### Description of the task
Write the material out again, line by line, exactly as it is.

### Data provided
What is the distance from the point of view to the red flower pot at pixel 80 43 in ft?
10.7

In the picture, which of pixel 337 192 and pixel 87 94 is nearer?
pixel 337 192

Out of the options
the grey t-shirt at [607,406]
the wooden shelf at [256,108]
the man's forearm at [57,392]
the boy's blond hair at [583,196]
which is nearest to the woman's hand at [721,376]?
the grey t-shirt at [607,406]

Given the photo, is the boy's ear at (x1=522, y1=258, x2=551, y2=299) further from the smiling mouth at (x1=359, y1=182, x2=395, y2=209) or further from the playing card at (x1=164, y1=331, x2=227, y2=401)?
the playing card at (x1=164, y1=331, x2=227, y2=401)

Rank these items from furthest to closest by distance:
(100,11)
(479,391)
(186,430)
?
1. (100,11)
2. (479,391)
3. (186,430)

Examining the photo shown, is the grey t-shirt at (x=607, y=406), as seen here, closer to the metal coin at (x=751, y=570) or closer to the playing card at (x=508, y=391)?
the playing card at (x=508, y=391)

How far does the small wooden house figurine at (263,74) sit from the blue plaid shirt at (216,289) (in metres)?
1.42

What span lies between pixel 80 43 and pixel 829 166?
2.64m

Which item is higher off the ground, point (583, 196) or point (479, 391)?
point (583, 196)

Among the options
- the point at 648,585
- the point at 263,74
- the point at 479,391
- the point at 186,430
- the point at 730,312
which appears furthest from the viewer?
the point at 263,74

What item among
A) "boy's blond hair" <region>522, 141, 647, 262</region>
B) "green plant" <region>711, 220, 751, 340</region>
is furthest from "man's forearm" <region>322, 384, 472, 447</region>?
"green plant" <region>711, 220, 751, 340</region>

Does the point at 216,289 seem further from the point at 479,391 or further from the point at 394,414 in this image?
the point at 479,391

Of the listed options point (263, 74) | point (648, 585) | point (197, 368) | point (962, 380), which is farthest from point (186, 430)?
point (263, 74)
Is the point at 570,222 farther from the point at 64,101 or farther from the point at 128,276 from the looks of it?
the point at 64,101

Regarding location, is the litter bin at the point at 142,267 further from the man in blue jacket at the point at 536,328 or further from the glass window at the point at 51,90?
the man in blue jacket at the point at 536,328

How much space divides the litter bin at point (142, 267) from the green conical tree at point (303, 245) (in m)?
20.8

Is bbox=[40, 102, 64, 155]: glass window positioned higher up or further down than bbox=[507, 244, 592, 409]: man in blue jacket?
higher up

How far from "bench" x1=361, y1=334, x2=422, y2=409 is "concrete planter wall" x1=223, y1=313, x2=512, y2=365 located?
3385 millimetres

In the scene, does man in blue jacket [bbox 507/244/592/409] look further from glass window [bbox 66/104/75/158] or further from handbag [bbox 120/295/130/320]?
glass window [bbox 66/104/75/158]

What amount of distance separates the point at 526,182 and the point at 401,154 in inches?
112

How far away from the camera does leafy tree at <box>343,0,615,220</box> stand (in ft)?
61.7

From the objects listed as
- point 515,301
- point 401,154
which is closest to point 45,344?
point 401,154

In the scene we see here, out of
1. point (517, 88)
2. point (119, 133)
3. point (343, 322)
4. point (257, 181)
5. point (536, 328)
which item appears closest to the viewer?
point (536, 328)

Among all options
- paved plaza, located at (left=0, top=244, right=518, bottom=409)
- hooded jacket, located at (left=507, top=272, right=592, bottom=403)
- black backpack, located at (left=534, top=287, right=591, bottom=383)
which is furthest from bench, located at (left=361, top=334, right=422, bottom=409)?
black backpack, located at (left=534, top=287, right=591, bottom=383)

### Solution to this problem
What is the distance from the point of view to the red flower pot at pixel 80 43 in ft?
10.7

In the picture, which of pixel 337 192 and pixel 87 94 is nearer?
pixel 337 192

Out of the options
the grey t-shirt at [607,406]
the wooden shelf at [256,108]
the man's forearm at [57,392]
the boy's blond hair at [583,196]
which is nearest to the woman's hand at [721,376]?
the grey t-shirt at [607,406]

Given the photo, is the boy's ear at (x1=522, y1=258, x2=551, y2=299) further from the smiling mouth at (x1=359, y1=182, x2=395, y2=209) or further from the playing card at (x1=164, y1=331, x2=227, y2=401)?
the playing card at (x1=164, y1=331, x2=227, y2=401)

Rank these items from furthest to closest by distance:
(100,11)
(479,391)
(186,430)
?
1. (100,11)
2. (479,391)
3. (186,430)

Examining the photo shown, is the grey t-shirt at (x=607, y=406), as seen here, closer to the metal coin at (x=751, y=570) or closer to the playing card at (x=508, y=391)?
the playing card at (x=508, y=391)

How far does the small wooden house figurine at (263,74) sit from the blue plaid shirt at (216,289) (in metres)?
1.42

What span lies between pixel 80 43 and pixel 829 166?
2.64m

Which item is higher off the ground, point (583, 196) or point (479, 391)?
point (583, 196)

Among the options
- the point at 648,585
- the point at 263,74
- the point at 479,391
- the point at 186,430
- the point at 730,312
which appears furthest from the viewer?
the point at 263,74

What item among
A) "boy's blond hair" <region>522, 141, 647, 262</region>
B) "green plant" <region>711, 220, 751, 340</region>
is furthest from "man's forearm" <region>322, 384, 472, 447</region>?
"green plant" <region>711, 220, 751, 340</region>

Does the point at 216,289 seem further from the point at 479,391 or further from the point at 394,414 in this image?
the point at 479,391

Of the listed options point (263, 74) | point (648, 585) | point (197, 368) | point (962, 380), which is farthest from point (186, 430)?
point (263, 74)
Is the point at 570,222 farther from the point at 64,101 or farther from the point at 128,276 from the looks of it?
the point at 64,101

Regarding location, is the litter bin at the point at 142,267 further from the man in blue jacket at the point at 536,328 or further from the glass window at the point at 51,90?
the man in blue jacket at the point at 536,328

How much space divides the litter bin at point (142, 267) from the green conical tree at point (303, 245) (in m)?
20.8

Is bbox=[40, 102, 64, 155]: glass window positioned higher up or further down than bbox=[507, 244, 592, 409]: man in blue jacket?
higher up

How far from "bench" x1=361, y1=334, x2=422, y2=409 is "concrete planter wall" x1=223, y1=313, x2=512, y2=365 located?
3385 millimetres

In the scene, does man in blue jacket [bbox 507/244/592/409] look further from glass window [bbox 66/104/75/158] or further from handbag [bbox 120/295/130/320]?
glass window [bbox 66/104/75/158]

What amount of distance separates the point at 526,182 and the point at 401,154 in inches?
112

How far away from the camera does leafy tree at <box>343,0,615,220</box> stand (in ft)?
61.7

From the objects listed as
- point 515,301
- point 401,154
which is closest to point 45,344?
point 401,154

In the scene we see here, out of
1. point (517, 88)
2. point (119, 133)
3. point (343, 322)
4. point (257, 181)
5. point (536, 328)
which item appears closest to the viewer?
point (536, 328)

Among all options
- paved plaza, located at (left=0, top=244, right=518, bottom=409)
- hooded jacket, located at (left=507, top=272, right=592, bottom=403)
- black backpack, located at (left=534, top=287, right=591, bottom=383)
which is furthest from bench, located at (left=361, top=334, right=422, bottom=409)?
black backpack, located at (left=534, top=287, right=591, bottom=383)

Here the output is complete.